Hi Everyone, new to the group. Age 70. PSA level 1.9 for years, started bouncing within last 18 month period up to 3 down to 2.4 up to 4.0 down to 3.5 up to 4.0 down to 3.3. MpMRI identified lesion .9x.5x.9. cm. Urologist did fusion ultrasound biopsy and took 3 cores from lesion, that showed Benign prostatic glands and stroma,  however one core same side came back Gleason 7 (3+4) and one core Gleason 6 (3+3). What surprised him was opposite side with one core coming back Gleason 8 (4+4). He did say that the core showed only 8% of tissue involved. Pathology report states 18 cores, however Dr.’s after summary says he took 15 cores. (I thought he told me 12 and I thought I felt only 12) regardless he told me he placed the 3 cores from the lesion in one cyclinder and made no other mention of placing other multiple cores in the same cylinder. The Pathology reports shows Left Base (2cores) Left Mid Lateral (2cores) and Left Apex (2cores) and the 3 cores of the lesion mentioned Left Peripheral Zone (3cores). All other 9 areas mention 1 core. The Pathology Summary states 12 Sites Prostate Biopsy, 13 Sites Specimen. The numbers don’t add to me am I missing something. I thought a biopsy site was one core. Any input appreciated,

Ned

User
Posted 17 Feb 2024 at 09:16

Hi Ned, 

I'm sorry that you've had to find us but glad you have. They're are a lot of knowledgeable people on here, but unfortunately I'm not one of them and just wanted to bump your question.

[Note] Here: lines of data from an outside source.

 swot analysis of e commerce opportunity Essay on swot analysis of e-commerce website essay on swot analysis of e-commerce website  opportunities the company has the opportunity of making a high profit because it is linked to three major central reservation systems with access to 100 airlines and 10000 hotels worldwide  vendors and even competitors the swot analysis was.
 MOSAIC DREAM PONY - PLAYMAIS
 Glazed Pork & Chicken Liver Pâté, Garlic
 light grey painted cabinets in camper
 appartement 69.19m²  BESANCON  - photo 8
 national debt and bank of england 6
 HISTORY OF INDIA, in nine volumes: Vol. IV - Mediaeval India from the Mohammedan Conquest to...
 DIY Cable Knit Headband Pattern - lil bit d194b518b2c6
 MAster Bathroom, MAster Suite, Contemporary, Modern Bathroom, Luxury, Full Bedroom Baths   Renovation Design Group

Apparently most elderly males have cancers in their prostate. On both my biopsy reports the number of cores were all accounted for. The discrepancy in the amount of cores taken seems weird. I know I once used a Predict NHS tool to try a decipher my biopsy results and I'm pretty sure they mentioned, for their purposes cores taken in the targeted area, the lesion, were only counted as one?

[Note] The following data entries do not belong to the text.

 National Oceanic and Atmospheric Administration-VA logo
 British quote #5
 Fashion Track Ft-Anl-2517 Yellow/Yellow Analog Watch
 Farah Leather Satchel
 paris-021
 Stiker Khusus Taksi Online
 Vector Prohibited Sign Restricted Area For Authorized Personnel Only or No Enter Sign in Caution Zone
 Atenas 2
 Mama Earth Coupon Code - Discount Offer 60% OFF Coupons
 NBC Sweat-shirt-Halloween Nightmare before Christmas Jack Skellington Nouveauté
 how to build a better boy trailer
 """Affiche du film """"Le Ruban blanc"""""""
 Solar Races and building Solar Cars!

Anyway mate, I'm sure someone will be along soon and they'll be much more helpful.

 

User
Posted 17 Feb 2024 at 14:22

Thanks Adrian!

My U doubts spreading but has wants PET done. He is gone for week so I can’t question him about report. If just one core is 8 (4+4) and only 8 percent tissue involvement that amount of tissue involvement seems low. Also I read some study that many 8’s (4+4 ) upon RP were downgraded to 7’s. 

User
Posted 17 Feb 2024 at 15:28

I forgot to ask you Ned. Have you been given a cancer staging? What treatment, if any, is being considered?

User
Posted 17 Feb 2024 at 16:52

My Urologist replied to my message regarding the number of cores and he said that when the Pathology lab receives the cores, some may not have been as strong and broken where you have two pieces and then the lab will mark it as two cores, but it was just one core. The only staging I have been given in the individual biopsy Gleason scores as follows

Left Base Lateral-Prostatic Adenocarcinoma (PA), Gleason score (GS) 3+3=6; 1.00 mm; 9% of tissue Group 1

Left Base-PA; GS 3+4(5%)=7; 1.50mm; 8% of tissue Group 2

Right Base Lateral-PA; GS 4+4=8; 1.00mm; 8% of tissue Group 4

Left Mid Lateral-PA;GS 3+3=6;0.50mm;4% of tissue Group 1 High-grade prostatic intraepithelial neoplasia.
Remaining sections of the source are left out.